Dopo la prima Billato, Pogacar ha corso da U23 con bici Gusto. Bostjan Kavcnik era da tempo il suo meccanico
Dopo la prima Billato, Pogacar ha corso da U23 con bici Gusto. Bostjan Kavcnik era da tempo il suo meccanico
Qui alla Uae ti ha portato lui?

A 43 anni pensavo di essere vecchio per queste cose. A casa ho una moglie e due bambini, non è facile essere così tanto fuori. Però lui ha chiesto ad Hauptman che ci fossi anche io e Andrej mi ha invitato a provare e sono qui da tre anni. Normalmente faccio 180 giorni all’anno via da casa, il primo anno qualcuno di più.

Tadej sceglie da solo i rapporti per correre?

Ne abbiamo parlato a lungo. Shimano ha il 40-54 e lui invece ha chiesto di avere il 38-55. Shimano non lo avrebbe fatto, allora ci siamo guardati intorno e abbiamo trovato Carbon-Ti e loro sono stati bravissimi. Ha corso tutto l’anno in questo modo, ha cambiato solo per Montreal, mondiale ed Emilia, dove ha corso con il 40-54, mentre al Lombardia ha voluto nuovamente il 38-55. Dietro usa sempre 11-34. Carbon-Ti fa per noi anche i dischi dei freni e lui ha scelto le pastiglie AbsoluteBlack, con cui dice che si sente meglio.

Usa sempre le stesse ruote?

Sì, sempre queste, le Enve SES 4.5, anche in salita: esiste una versione normale e una leggera. Per lui è importante che la ruota sia veloce, non solo leggera. A inizio anno abbiamo parlato a lungo anche delle pressioni. In squadra c’è un addetto ai materiali, David Herrero, che stila l’elenco delle pressioni in base al peso dei corridori e alle condizioni della strada, asfalto o condizioni meteo. Arriva sempre quando ci sono le crono, dove indica anche il casco più adatto, le ruote e le gomme. E’ il responsabile dei materiali.

Tadej fa sempre quello che dice lui?

Di solito è abbastanza fedele alle sue indicazioni, anche se qualcosa a volte cambia.
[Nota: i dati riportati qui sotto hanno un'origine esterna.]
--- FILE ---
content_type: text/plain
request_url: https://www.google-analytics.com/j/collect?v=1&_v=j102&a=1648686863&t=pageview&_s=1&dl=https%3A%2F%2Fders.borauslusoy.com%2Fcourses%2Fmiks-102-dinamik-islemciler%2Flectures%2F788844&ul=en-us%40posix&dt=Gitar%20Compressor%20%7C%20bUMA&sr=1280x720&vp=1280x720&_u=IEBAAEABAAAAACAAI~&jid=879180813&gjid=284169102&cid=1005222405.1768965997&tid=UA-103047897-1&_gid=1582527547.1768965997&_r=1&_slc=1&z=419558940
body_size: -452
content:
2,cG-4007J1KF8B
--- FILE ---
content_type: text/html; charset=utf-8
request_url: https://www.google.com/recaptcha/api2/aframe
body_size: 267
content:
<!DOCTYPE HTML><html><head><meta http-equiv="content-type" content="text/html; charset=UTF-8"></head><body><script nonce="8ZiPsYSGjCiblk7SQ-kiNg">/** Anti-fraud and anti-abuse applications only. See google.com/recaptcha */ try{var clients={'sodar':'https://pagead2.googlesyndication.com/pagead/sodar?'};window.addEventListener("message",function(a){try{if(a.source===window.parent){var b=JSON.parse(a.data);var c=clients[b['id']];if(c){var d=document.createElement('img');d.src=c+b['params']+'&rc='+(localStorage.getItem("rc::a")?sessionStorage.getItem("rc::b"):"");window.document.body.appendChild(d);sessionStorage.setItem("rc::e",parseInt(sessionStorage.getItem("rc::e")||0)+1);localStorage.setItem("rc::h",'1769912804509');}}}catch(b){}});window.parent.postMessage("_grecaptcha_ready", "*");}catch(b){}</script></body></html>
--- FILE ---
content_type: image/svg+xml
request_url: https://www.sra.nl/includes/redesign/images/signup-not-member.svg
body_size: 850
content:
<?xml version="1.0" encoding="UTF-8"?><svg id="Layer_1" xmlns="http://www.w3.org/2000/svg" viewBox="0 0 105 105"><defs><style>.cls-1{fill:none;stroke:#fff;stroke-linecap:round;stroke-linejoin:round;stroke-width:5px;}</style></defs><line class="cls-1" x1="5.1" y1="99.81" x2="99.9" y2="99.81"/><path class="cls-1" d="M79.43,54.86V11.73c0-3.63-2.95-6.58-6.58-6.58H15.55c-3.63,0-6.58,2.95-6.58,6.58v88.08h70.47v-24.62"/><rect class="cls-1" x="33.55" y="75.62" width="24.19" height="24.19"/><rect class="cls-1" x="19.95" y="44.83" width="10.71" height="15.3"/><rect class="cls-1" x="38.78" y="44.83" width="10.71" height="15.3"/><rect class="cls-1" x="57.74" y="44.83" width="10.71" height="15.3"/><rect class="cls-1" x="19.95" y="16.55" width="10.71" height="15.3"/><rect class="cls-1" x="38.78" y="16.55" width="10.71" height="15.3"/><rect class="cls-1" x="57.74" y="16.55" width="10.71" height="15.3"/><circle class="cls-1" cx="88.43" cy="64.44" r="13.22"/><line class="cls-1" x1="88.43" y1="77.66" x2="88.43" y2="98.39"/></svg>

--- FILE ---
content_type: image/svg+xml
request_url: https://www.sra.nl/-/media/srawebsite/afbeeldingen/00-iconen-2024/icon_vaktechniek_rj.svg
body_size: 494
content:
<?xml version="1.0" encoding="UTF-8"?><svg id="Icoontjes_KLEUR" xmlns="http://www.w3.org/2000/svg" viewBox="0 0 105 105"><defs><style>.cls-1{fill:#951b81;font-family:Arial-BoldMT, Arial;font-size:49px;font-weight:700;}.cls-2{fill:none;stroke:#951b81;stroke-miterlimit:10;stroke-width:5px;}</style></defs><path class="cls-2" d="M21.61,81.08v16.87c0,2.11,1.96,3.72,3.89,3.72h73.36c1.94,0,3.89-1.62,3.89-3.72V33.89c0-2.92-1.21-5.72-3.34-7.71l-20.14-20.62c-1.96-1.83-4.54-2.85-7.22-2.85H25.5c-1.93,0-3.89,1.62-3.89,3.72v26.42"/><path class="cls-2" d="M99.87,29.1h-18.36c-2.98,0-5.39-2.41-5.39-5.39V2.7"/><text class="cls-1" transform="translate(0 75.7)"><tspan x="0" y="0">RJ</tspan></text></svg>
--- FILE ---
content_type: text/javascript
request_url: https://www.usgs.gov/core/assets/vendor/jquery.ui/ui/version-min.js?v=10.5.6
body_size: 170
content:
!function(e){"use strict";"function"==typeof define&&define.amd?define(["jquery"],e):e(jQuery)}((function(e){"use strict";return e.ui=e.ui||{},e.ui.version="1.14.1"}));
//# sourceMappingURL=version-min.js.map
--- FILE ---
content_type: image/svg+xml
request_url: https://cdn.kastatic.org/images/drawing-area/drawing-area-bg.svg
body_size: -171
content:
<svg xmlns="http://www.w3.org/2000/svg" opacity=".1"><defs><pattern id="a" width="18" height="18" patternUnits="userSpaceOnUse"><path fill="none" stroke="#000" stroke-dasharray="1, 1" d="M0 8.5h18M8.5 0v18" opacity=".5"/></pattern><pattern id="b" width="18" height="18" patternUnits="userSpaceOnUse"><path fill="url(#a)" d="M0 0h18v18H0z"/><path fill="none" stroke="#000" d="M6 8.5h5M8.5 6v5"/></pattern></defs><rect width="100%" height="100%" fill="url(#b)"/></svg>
Ad esempio interviene sulla pressione delle gomme, per come si sente più sicuro. In generale, il gonfiaggio varia a seconda che usi la ruota normale o quella leggera. Quelle leggere sono un po’ più strette e si gonfiano di più.

Bostjan conferma che Pogacar usa abitualmente ruote Enve SES 4.5, anche in versione più leggera
Bostjan conferma che Pogacar usa abitualmente ruote Enve SES 4.5, anche in versione più leggera
Mettete voi le tacchette sotto le scarpe o ci pensa il biomeccanico?

No, no, lo facciamo noi. Questa settimana gli ho fatto un paio io e un altro un collega. Abbiamo una dima in cui si può fare la singola scarpa e poi si valuta se va bene. E’ lui che dice se la vuole un po’ più a destra o sinistra, un po’ fuori o dentro. Tadej usa le tacchette gialle, che danno più libertà. Con quelle fisse che usava inizialmente ha avuto qualche problemino alle ginocchia e per evitarlo, preferisce avere il piede più ibero di muoversi.

Quando è a casa Pogacar sa fare il meccanico oppure chiede supporto?

No, normalmente se ha qualche problema va in un negozio oppure arriva qualcuno dalla squadra. A volte mi chiama e mi chiede come si possa risolvere un problema, qualcosa prova a farla da solo. Di base non vuole disturbare, Tadej è un ragazzo molto educato.